Mit der beispiellosen Geschichte von Dominic Lobalu (25) sind auch die internationalen Medien überfordert. Er sei «Swiss citizen», «Schweizer Bürger», ist zuweilen über den Bronze-Helden der Leichtathletik-EM in Rom zu lesen.

Das ist falsch. Denn Lobalu ist ein Schweizer EM-Medaillengewinner ohne Schweizer Pass! Die Story um den begnadeten Läufer ist einzigartig. Sein Lebensweg passt nicht in ein herkömmliches Schema. Als Neunjähriger muss er miterleben, wie Soldaten seine Eltern umbringen, als Vollwaise aus dem Südsudan wird er zum Flüchtling und gelangt auf Umwegen in die Ostschweiz, wo er eine neue Heimat gefunden hat. Jetzt steht er als Weltklasseläufer auf einem EM-Podest.

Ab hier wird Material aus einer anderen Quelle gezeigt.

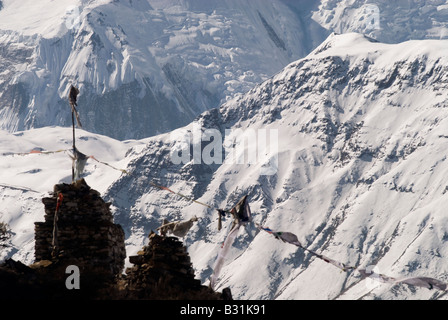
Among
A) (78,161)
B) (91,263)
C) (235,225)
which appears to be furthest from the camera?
(78,161)

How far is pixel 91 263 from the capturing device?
138 feet

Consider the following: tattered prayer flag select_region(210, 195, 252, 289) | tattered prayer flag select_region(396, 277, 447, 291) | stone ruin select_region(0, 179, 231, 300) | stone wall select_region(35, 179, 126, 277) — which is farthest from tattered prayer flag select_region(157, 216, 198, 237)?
tattered prayer flag select_region(396, 277, 447, 291)

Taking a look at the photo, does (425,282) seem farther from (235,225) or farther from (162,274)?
(162,274)

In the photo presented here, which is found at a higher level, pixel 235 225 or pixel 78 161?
pixel 78 161

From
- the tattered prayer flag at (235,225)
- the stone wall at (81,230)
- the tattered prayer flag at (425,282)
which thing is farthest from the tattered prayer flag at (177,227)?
the tattered prayer flag at (425,282)

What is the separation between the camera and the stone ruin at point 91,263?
37.2 metres

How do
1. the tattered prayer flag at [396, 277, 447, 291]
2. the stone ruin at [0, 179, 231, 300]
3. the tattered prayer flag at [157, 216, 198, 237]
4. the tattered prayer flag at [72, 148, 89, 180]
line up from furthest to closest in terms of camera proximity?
the tattered prayer flag at [72, 148, 89, 180], the tattered prayer flag at [157, 216, 198, 237], the stone ruin at [0, 179, 231, 300], the tattered prayer flag at [396, 277, 447, 291]

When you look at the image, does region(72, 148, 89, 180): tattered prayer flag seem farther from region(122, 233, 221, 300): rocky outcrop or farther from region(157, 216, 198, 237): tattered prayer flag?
region(122, 233, 221, 300): rocky outcrop

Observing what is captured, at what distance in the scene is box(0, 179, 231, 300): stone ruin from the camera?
122 feet

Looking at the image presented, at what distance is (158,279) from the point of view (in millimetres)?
38281

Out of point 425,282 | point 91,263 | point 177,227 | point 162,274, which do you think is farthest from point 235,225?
point 425,282
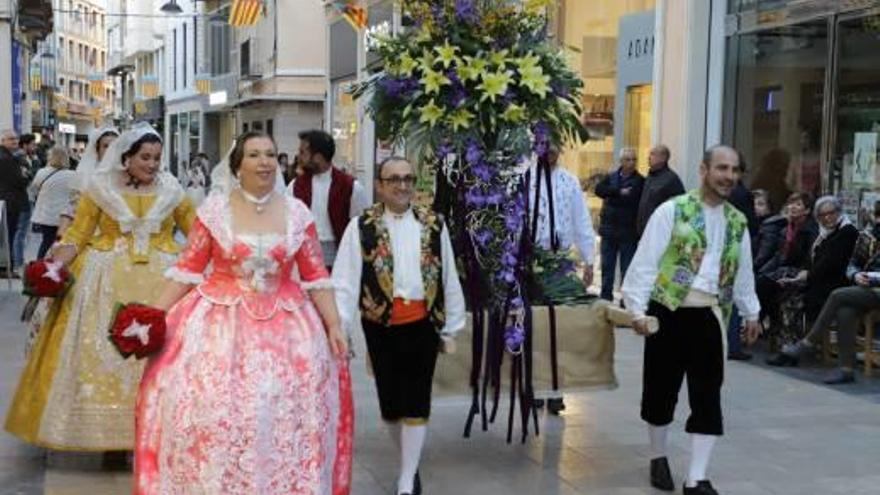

Frühestens 2032 ist die Einbürgerung denkbar

Lobalu schlägt schon in seinem ersten Grossevent als Leichtathletik-Schweizer zu. Die Freigabe, für die Schweiz zu starten, bekam der Ex-Flüchtling erst einen Monat vor der EM. Das Reglement des Weltverbands erlaubt es, auch ohne den Pass für seine neue Heimat zu starten. Denn er kann die Einbürgerung frühestens 2032 beantragen.

Dass er auch dann noch in der Schweiz lebt, ist wenig zweifelhaft. «Die Schweiz ist meine Heimat. Diese Medaille ist für alle, die hinter mir stehen und die mir auf meinem Weg geholfen haben», sagt Lobalu nach seinem allerersten Rennen im roten Nationaldress. Die Schweizer Fahne hängt über der Schulter, als er im Stadionbauch mit den Journalisten spricht. Am liebsten hätte er die Fahne nach dem Zieleinlauf dem ganzen Stadio Olimpico gezeigt. «Ich wollte eine Ehrenrunde machen, doch leider gab es zu wenig Zeit dafür», sagt er lachend. Der Zeitplan an der EM ist eng getaktet.

Auch für Lobalu selber. Er läuft am Mittwoch in Rom auch noch über 10’000 Meter. Mit klarem Ziel: Die zweite EM-Medaille zu holen. «Ich denke, im 10er habe ich eine grosse Chance auf den Sieg.» Europameister Lobalu? Gut möglich, dass das Leichtathletik-Märchen schon am Mittwoch ein nächstes denkwürdiges Kapitel hinzubekommt.

Lobalu fährt die Ellbogen aus

Dass an Titelkämpfen viel taktischer gelaufen wird als sonst, hat er nun bereits im 5000er gelernt. «Ich kannte das nicht. Niemand will führen, es wird viel mit den Ellbogen gearbeitet. Nach dem dritten Schlag war mir klar: In einem solchen Rennen gibts keine Kollegen, also habe ich auch begonnen, auszuteilen», schildert Lobalu.

Sein Sonderstatus als Schweizer Athlet ohne Pass wird ihn nun weiter begleiten. Für die Olympischen Spiele in Paris braucht es noch eine Einwilligung vom IOC. Lobalu: «Damit beschäftige ich mich nach der EM.» Und auch für die WM 2025 in Japan wirds kompliziert. Ohne Pass darf Lobalu durch seinen Flüchtlingsstatus eigentlich nur in Europa reisen.

Aber Gedanken an jeglichen Papierkram sind an diesem Sonntag um 19.25 Uhr ganz weit weg, wenn Lobalu bei der Medaillenzeremonie auf der Bühne vor dem Stadion seine EM-Bronze umgehängt bekommt.